Convolutional neural networks

Convolutional Neural Networks (CNN)² are designed based on convolution operations. It has been applied to many high-impact image processing tasks such as medical imaging^3,4, self-driving car^5,6, etc. They have convolutional layers connected in some manners. The layer utilizes the convolution operation with using the fixed-size filter to perform such operation with the matrices or tensors. The operations involved are multiplications and additions.

The typical CNN model consists of the following layers: convolution, pooling, dropout, activation, fully-connected, etc. These layers are connected in certain manners. Convolution layers have important parameters such as the filter, stride, padding sizes. The filter and stride sizes imply the output feature map sizes and the number of consecutive convolution layers implies the size of receptive fields.

Pooling layers are used to reduce the feature size. They also can help select outstanding features. They have the typical parameters which are such as the pooling and stride sizes. Pooling operations are e.g. max, average, and global average pooling. The various combinations of the convolutions and pooling cause the different feature map output values and sizes.

The dropout layer is used for the purpose of overfitting elimination. Its typical parameter is the dropout rate ranging between 0 and 1. The dropout rate needs to be examined as well.

The activation function is applied to change the output values. Activation functions are selected depending on the tasks, e.g., ReLU, LeakyReLu, Sigmoid, Tanh, and many others. The fully connected layers (FC) are usually attached at last for classification outputs. The number of fully connected layers can be more than one depending on the design and the number of classification outputs.

Besides the above-mentioned aspects which are called hyperparameters of CNN, the learning rate, and optimization function can also affect the high accuracy. The common learning rate values are 0.1, 0.01, 0.001, or 0.0001. The very small learning rate leads to a slow convergence and may get stuck in local minima while using a large learning rate can skip the global optimal values. Sometimes, the learning rate is also described as a function. The optimization functions can be Adam, RMSProp, Stochastic Gradient Descent (SGD), Adagrad, etc. Different optimization yields different gradients and directions leading to the optimal weights.

State-of-the-arts architectures

Various designed modules for CNN are proposed to lengthen the network to increase accuracy. Some modules can reduce the computation and the model size while maintaining accuracy.

One of the popular pre-trained models such as AlexNet⁷ was developed by Krizhevsky et.al. It was trained by ImageNet dataset in ILSVRC-2010 and ILSVRC-2012, with 1.2 million images in 1000 categories. The architecture contains eight learnable layers five convolutional and three fully connected (called fc6, fc7, fc8). The first five layers are convolutional and the remaining three are fully connected.

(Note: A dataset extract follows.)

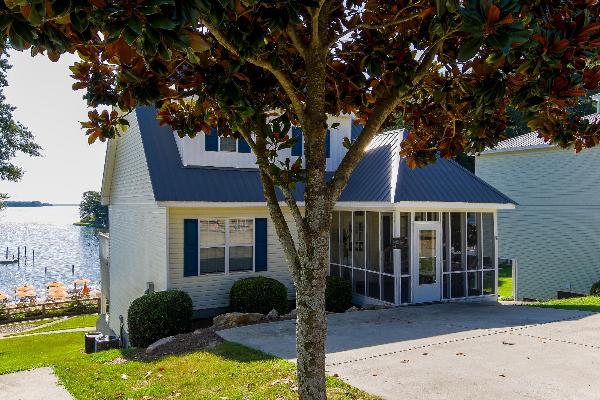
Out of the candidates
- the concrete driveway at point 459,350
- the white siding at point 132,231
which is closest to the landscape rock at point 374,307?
the concrete driveway at point 459,350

The reference CaffeNet⁸ is a similar version of AlexNet, except that the max pooling layer precedes the local response normalization (LRN) to reduce memory usage. GoogLeNet⁹ is a deep convolutional neural network structure. It was used as a classification and detection tool in ILSVRC14 with the goal to work with small data sets and use small computing power and memory. It employs an inception module that simultaneously computes 1×1, 3×3, and 5×5 convolutions, enabling the selection of proper filter sizes automatically. It was trained in ILSVRC 2014 challenge to classify the image into one of 1000 leaf-node categories. ImageNet dataset consists of over 1.2 million training images, 50,000 validation and 100,000 testing images.

SqueezeNet¹ aims to improve AlexNet efficiency while holding the same level of accuracy. The minimized CNN has advantages: saving communication time between the server and the clients for over-the-air updates, and feasibility for embedded-device deployment. SqueezeNet utilizes the methods such as reducing filter sizes, reducing the number of input channels, and delaying downsampling. SqueezeNet was trained on ILSVRC2012 ImageNet. The design focuses on achieving a smaller model size while keeping the same accuracy as AlexNet.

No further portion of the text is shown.